## DOCUMENT SEGMENT
#####

The relation between the phrases 'positivism' and 'scientism' is ambiguous. Some use 'scientism' as a synonym for 'positivism' (see Leszek Kolakowski's uses in The Alienation of Reason [1968]; e.g., p. 160 and pp. 177-8). Others take positivism to be a proper subset of scientism (my preferred use). Still others take the two groups to be disjoint.
An example of this latter use can be found in D. G. Charlton's admirable book Positivist Thought in France during the Second Empire, 1852-1870. (Oxford University Press, 1959) Charlton reserves 'positivism' for the view of those positivists who remained true to the anti-metaphysical tenets of that philosophy and who did not pretend to draw ethical results from science (or from reason). 'Scientism' then refers (for Charlton) to distortions of positivism that erect ethical or metaphysical doctrines (e.g., materialism) on a putatively scientific basis (Charlton 1959, p. 2; cf. p. 224). Charlton's use of 'scientism' is clarified by this line about Claude Bernard: 'He rejects the claim of scientism that science alone can offer a new ethic of life and reorder civilization'. (Charlton 1959, p. 81)
Chapters 3-7 of Charlton's book distinguish between, on the one hand, those authors who stayed true to positivist epistemology by remaining agnostic about metaphysics and ethics (and much else) and, on the other hand, those who betrayed positivism by laying claim to knowledge beyond what was verifiable, thereby lapsing into scientism. By Charlton's lights, only Bernard and Émile Littré were true positivists while Comte, himself, Ernest Renan, and Hippolyte Taine had unwittingly forsaken positivism for scientism. Here's an interesting remark that Charlton makes about Taine:
He illustrates with especial clarity one of the most significant distortions of positivism in the mid-nineteenth century, a distortion arising from the intermingling of German idealism and Anglo-French positivism. The addition of Hegel and positivism produces scientism: this is the equation demonstrated in the philosophies of Taine and Renan alike. (Charlton, Positivist Thought in France during the Second Empire [Oxford University Press, 1959], p. 154)I quote this intriguing passage but, won't delve into it here.
Charlton's use of 'scientism' connects with what I said in the final paragraph of post 11. Indeed, much of Charlton's book is devoted to 'catching out' supposed positivists in moments of betrayal.
In short, for Charlton, since science is silent on metaphysics, ethics, etc., positivism urges silence on such matters.* 'Whereof one cannot speak, thereof one must be silent' (though I don't mean to say Wittgenstein was a positivist). For Charlton, scientism won't shut up about the 'whereof'.
*The nature of this urging is unclear. It's normative, so, by positivist standards, it isn't based on scientific method, which itself consists of normative claims....Though perhaps at that point they rely only on hypothetical imperatives.

#####

## SOURCE DATA
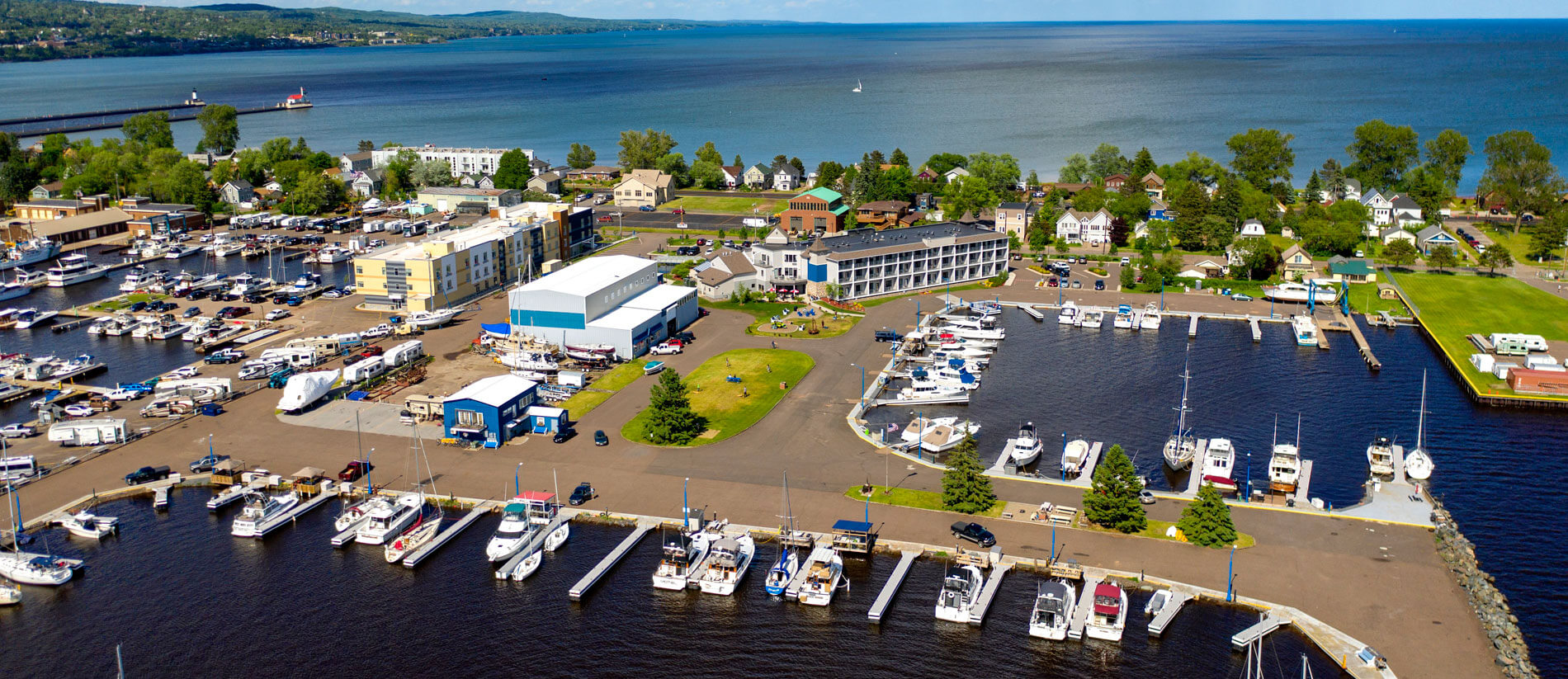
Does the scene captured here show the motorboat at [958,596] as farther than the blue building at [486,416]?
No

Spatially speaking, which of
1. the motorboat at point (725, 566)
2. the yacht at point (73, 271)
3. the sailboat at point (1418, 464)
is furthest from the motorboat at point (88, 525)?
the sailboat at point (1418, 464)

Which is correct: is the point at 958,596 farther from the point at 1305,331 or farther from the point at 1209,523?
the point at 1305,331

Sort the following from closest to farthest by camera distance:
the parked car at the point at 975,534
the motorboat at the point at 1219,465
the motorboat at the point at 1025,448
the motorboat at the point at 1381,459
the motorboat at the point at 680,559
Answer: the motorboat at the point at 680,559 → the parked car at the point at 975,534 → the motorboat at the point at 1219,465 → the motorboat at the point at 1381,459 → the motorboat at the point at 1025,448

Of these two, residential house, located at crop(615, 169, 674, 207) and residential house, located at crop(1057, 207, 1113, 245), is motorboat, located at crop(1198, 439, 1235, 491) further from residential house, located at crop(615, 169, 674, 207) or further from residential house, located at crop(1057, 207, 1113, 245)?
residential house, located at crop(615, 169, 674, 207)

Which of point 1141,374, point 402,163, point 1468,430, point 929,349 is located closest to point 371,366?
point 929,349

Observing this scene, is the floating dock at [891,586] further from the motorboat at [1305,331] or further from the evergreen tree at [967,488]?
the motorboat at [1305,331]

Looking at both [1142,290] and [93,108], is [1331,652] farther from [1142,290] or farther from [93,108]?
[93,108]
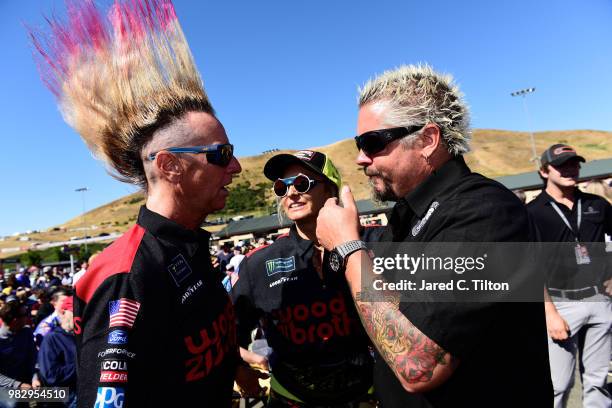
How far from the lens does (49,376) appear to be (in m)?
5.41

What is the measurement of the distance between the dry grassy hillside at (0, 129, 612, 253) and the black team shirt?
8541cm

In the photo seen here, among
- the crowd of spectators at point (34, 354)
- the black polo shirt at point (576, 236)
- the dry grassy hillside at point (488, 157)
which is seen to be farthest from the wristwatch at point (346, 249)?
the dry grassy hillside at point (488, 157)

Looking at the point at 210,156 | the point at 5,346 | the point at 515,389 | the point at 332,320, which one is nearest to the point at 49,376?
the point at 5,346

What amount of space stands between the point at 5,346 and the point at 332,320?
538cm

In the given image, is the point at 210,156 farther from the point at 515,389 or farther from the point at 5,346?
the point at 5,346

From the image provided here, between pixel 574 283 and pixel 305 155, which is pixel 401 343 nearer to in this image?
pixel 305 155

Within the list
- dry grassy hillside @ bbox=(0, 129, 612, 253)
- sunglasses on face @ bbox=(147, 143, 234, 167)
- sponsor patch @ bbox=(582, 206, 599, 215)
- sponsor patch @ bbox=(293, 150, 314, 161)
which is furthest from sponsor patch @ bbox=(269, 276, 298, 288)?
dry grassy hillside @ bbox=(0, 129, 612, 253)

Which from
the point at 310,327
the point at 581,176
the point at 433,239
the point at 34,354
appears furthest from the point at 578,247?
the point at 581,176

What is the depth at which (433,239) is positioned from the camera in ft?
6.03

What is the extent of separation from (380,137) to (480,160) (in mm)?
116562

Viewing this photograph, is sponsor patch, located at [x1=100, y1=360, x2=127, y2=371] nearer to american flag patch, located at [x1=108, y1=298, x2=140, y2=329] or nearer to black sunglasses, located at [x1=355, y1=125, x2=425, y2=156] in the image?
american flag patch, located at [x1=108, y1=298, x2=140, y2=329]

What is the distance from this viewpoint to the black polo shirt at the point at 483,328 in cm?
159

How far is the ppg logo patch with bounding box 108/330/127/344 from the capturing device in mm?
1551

#####

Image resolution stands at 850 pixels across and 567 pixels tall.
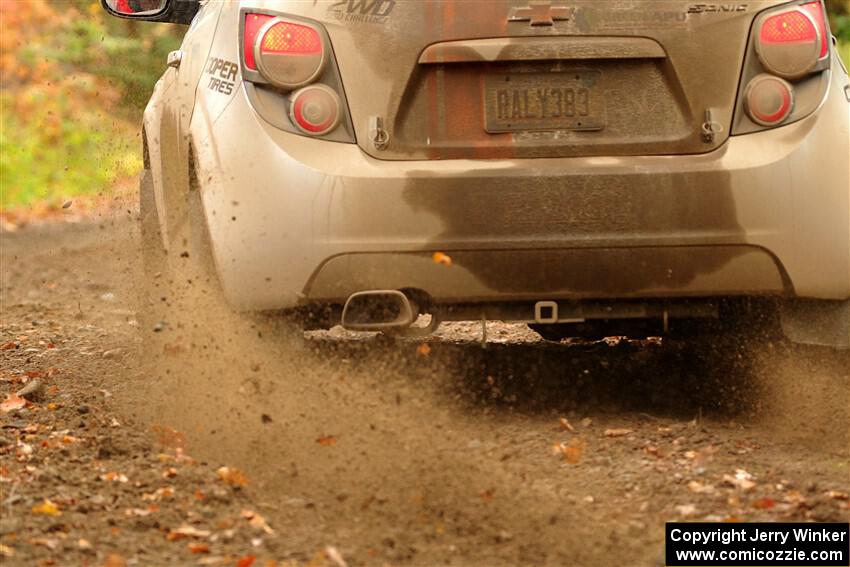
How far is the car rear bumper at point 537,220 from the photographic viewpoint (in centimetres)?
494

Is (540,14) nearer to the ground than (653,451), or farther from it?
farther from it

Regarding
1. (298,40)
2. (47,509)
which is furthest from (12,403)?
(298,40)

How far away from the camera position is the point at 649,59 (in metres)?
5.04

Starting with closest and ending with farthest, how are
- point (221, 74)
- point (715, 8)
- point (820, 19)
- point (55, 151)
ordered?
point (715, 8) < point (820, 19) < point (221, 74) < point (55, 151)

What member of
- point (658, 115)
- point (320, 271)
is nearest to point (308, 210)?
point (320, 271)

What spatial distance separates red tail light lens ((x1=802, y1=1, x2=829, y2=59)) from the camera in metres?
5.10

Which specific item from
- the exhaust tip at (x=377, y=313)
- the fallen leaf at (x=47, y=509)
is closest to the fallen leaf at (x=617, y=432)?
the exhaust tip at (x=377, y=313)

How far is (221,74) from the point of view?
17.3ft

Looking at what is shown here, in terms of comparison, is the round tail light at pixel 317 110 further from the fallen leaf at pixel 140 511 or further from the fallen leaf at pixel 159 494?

#####

## WHAT THIS TASK INVOLVES
How would this sentence from the post on positivism and scientism read in Spanish: "The relation between the phrases 'positivism' and 'scientism' is ambiguous." Rely only on the post about positivism and scientism, not on the records.

## REPLY
La relación entre las expresiones 'positivismo' y 'cientificismo' es ambigua.